I know, I know: The founding of Earth Day in 1970 was instrumental in opening people's eyes to the environmental devastation we had inflicted. It was the impetus to pivotal pollution-fighting legislation like the Clean Air Act and Safe Drinking Water Act. More than a billion people worldwide are expected to participate in Earth Day this year, which is remarkable, if by sheer number alone.
But here's the reality: After planting a tree at a local event or recycling their old electronics, the majority of people (companies, our government) will go back to business as usual. They'll make choices that are beneficial to the environment when it's convenient or profitable; they'll look the other way when it's not.
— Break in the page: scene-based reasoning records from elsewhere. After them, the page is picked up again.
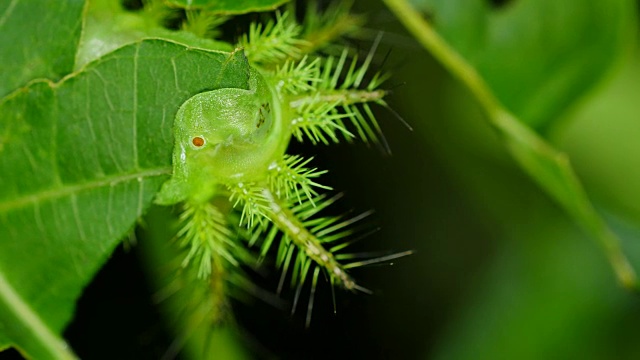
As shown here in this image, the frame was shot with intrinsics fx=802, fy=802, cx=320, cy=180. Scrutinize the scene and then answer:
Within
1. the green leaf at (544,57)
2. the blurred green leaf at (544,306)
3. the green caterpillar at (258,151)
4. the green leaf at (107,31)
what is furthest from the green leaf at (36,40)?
the blurred green leaf at (544,306)

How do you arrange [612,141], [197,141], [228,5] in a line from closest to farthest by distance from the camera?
[197,141], [228,5], [612,141]

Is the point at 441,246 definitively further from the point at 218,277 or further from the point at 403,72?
the point at 218,277

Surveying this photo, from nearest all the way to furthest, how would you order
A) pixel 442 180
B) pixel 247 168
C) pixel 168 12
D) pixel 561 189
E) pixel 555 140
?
1. pixel 247 168
2. pixel 168 12
3. pixel 561 189
4. pixel 555 140
5. pixel 442 180

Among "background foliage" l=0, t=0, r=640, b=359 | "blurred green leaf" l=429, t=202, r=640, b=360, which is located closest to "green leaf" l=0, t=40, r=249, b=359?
"background foliage" l=0, t=0, r=640, b=359

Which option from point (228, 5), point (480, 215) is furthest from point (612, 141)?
point (228, 5)

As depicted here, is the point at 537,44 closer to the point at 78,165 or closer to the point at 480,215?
the point at 480,215

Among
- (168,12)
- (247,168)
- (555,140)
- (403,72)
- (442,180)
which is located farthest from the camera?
(442,180)

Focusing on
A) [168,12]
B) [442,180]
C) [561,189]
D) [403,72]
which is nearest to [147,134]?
[168,12]
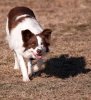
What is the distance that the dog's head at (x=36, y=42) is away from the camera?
895 centimetres

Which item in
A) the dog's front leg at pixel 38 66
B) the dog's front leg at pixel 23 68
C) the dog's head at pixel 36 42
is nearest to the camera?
the dog's head at pixel 36 42

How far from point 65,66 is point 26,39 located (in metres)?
2.15

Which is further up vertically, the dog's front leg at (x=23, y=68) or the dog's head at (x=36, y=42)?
the dog's head at (x=36, y=42)

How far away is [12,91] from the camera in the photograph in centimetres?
868

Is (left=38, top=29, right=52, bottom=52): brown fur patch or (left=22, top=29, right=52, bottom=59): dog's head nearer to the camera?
(left=22, top=29, right=52, bottom=59): dog's head

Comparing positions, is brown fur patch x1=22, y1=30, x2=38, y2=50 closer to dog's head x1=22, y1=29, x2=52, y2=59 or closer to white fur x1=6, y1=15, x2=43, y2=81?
dog's head x1=22, y1=29, x2=52, y2=59

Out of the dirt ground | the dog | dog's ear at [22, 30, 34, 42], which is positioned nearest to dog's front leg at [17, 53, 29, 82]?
the dog

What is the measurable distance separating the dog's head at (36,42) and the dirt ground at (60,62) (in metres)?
0.39

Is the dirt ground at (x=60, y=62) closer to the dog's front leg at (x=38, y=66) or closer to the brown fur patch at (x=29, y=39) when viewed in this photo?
the dog's front leg at (x=38, y=66)

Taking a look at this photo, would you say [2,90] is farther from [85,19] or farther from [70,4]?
[70,4]

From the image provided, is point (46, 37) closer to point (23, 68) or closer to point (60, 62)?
point (23, 68)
Why? Because we haven't set the stakes high enough. In fact, we've missed the mark entirely. Save the planet, goes that familiar refrain each Earth Day.
But it isn't the planet that's at stake this Earth Day; it's us.
I say it's high time we reposition the environmental argument. Our planet is indeed in peril, yes, but only the planet as we know it, in its beautiful, lush, human life–supporting state. Global temperatures are rising, polar ice caps are melting, and wildlife extinction is happening on a scale unprecedented in the earth's history.
But the fact remains that regardless of what we do -- burn through every last bit of fossil fuel, fill the oceans with trash, raze what little rainforest we have left -- the earth will endure. The human race, however, may not.
Our planet has sustained cataclysmic events before, after all, like the asteroid collision 65 million years ago that likely wiped out the dinosaurs and up to 70 percent of all living plants and animals.
It's also made it through times as hot as anthropogenic global warming is likely to cause, like during the Paleocene-Eocene Thermal Maximum some 56 million years ago. (Though there were evidently an obscene amount of insects. Something for the few humans who are left to endure daily and nightly 100-plus degree temperatures to look forward to.)
If more people took a moment to absorb the brutal reality that this is, in fact, a fight to save our life on earth as we know it, including the lives -- nay, the mere existence -- of our children and grandchildren, maybe we would stop bickering over regulations for power plants.
It sounds scary, but that's because it is scary. Nice as the sentiment of Earth Day may be, people rarely make sweeping change in the name of altruism. How much more effective would it be if we changed the name of Earth Day to Save the Human Race Day?